• Tugas Singkat:
Menurut artikel tentang Pilkada NTT, berapa persentase penduduk miskin di NTT berdasarkan BPS 2024?

• Kutipan Teks:
┄┄┄┄┄┄┄┄┄┄

Pilkada NTT Minus Isu Pendidikan

Seharusnya, para calon pemimpin NTT bisa lebih serius dalam merancang kebijakan pendidikan yang komprehensif

Jim Briand Kolianan*

Pemilihan Kepala Daerah (Pilkada) Nusa Tenggara Timur (NTT) 2024 menjadi momentum penting bagi masyarakat NTT untuk menentukan sosok pemimpin yang akan membawa NTT ke arah yang lebih baik dalam lima tahun ke depan.

Ketiga pasangan calon Gubernur dan Wakil Gubernur NTT, yaitu Ansy Lema-Jane, Melki Laka Lena-Joni Asadoma, dan Simon Kamlasi-Adrianus Garu, berlomba memaparkan visi misi mereka yang dianggap paling tepat untuk menjawab permasalahan dan meningkatkan kesejahteraan masyarakat NTT.

Namun, jika dicermati lebih jauh, isu pendidikan sebagai salah satu fondasi utama pembangunan sumber daya manusia justru belum mendapatkan perhatian yang sepadan dari para calon pemimpin NTT ini. Padahal, NTT termasuk provinsi dengan tingkat kemiskinan yang masih tinggi dan kualitas pendidikan yang masih tertinggal dibandingkan provinsi lain.

Potret Buram

Kita mulai dengan melihat realitas obyektif kondisi NTT saat ini. Berdasarkan data Badan Pusat Statistik (BPS) 2024, NTT menempati posisi sebagai salah satu provinsi dengan persentase penduduk miskin tertinggi di Indonesia, yaitu sebesar 19,48 persen. Angka ini jauh di atas rata-rata kemiskinan nasional sebesar 9,54 persen.

Tingginya angka kemiskinan ini tentunya berimplikasi pada rendahnya daya beli dan akses masyarakat terhadap pendidikan yang layak. Hal ini selaras dengan teori sosiologi tentang reproduksi ketimpangan yang diungkapkan oleh Pierre Bourdieu.

┄┄┄┄┄┄┄┄┄┄

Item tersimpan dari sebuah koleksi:

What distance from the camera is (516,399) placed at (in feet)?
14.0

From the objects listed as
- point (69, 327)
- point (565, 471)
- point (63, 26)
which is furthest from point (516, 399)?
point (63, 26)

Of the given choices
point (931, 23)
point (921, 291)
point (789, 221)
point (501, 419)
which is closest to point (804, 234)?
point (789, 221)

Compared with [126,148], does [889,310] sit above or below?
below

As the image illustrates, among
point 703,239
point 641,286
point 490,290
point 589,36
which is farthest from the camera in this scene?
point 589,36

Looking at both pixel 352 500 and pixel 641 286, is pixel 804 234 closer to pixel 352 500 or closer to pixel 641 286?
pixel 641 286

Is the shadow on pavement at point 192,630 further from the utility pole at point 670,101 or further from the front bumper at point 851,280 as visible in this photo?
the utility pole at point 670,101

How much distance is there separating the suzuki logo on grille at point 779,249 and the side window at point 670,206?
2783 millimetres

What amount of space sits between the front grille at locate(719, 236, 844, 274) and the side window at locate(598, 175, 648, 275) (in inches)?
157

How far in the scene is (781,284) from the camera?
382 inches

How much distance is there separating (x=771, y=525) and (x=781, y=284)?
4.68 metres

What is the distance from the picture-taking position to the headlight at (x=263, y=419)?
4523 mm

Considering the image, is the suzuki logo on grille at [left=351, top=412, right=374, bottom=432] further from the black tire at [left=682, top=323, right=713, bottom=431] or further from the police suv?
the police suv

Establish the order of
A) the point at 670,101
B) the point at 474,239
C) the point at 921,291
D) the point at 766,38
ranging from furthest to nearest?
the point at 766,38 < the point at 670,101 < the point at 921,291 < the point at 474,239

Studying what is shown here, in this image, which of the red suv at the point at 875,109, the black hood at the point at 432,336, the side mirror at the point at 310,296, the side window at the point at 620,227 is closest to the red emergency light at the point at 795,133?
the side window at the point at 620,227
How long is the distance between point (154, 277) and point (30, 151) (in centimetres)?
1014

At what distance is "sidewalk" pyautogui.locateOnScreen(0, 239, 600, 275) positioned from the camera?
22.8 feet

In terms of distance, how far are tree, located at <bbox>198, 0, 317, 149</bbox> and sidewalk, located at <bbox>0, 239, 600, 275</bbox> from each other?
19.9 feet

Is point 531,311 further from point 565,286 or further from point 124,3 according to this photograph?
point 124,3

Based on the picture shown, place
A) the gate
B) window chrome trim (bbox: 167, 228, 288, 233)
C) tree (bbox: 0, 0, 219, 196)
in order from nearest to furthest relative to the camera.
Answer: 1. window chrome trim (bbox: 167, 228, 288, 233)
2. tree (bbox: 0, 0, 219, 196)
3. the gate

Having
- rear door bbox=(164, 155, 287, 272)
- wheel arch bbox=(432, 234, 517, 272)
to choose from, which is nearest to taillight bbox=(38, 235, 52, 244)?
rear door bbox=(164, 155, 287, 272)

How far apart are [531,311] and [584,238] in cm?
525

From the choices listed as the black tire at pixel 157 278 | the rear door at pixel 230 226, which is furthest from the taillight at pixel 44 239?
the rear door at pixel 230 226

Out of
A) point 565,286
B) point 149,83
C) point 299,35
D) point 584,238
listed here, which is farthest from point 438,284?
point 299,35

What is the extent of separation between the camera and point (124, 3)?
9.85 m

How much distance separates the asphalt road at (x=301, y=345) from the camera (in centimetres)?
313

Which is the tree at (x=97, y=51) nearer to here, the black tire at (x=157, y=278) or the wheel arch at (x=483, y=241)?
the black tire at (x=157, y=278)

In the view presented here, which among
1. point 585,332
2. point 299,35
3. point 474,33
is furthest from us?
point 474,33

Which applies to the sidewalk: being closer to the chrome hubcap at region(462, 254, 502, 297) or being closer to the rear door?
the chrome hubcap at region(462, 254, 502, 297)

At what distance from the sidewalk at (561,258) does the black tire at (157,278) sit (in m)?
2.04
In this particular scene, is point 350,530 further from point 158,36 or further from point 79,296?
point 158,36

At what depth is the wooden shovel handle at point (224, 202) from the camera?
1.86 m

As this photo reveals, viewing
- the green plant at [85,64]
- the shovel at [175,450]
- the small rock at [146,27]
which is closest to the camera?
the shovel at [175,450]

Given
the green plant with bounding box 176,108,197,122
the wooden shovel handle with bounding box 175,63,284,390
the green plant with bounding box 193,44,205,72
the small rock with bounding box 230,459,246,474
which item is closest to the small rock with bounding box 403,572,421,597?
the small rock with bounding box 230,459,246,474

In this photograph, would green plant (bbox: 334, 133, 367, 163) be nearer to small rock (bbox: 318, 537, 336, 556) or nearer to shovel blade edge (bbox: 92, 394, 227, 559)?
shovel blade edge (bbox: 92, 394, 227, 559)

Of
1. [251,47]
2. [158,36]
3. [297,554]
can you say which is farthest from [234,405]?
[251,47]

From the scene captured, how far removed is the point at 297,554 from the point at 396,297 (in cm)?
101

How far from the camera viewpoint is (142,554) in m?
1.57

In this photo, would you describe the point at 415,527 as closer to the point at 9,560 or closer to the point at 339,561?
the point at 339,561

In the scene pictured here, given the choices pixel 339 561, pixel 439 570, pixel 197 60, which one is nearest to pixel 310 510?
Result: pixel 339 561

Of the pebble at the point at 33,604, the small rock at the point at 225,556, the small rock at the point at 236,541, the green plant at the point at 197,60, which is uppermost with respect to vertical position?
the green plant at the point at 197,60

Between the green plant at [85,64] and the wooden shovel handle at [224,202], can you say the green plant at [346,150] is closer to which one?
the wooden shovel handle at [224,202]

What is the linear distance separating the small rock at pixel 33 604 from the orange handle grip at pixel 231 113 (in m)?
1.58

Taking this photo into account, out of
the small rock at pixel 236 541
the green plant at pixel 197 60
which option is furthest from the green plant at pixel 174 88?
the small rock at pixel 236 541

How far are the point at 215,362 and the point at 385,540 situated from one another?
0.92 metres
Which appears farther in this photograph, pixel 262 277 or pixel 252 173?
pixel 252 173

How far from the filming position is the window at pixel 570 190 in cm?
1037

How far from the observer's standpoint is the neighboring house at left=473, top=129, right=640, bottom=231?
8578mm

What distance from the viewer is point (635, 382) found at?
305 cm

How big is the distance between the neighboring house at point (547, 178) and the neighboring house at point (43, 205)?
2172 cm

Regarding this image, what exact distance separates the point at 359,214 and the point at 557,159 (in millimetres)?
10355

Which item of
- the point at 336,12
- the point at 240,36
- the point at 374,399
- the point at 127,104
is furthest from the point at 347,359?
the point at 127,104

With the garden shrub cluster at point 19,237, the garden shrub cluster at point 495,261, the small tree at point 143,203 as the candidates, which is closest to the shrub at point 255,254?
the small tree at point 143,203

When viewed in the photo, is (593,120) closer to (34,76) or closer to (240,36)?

┄┄┄┄┄┄┄┄┄┄

• Pembahasan Jawaban:
19,48 persen.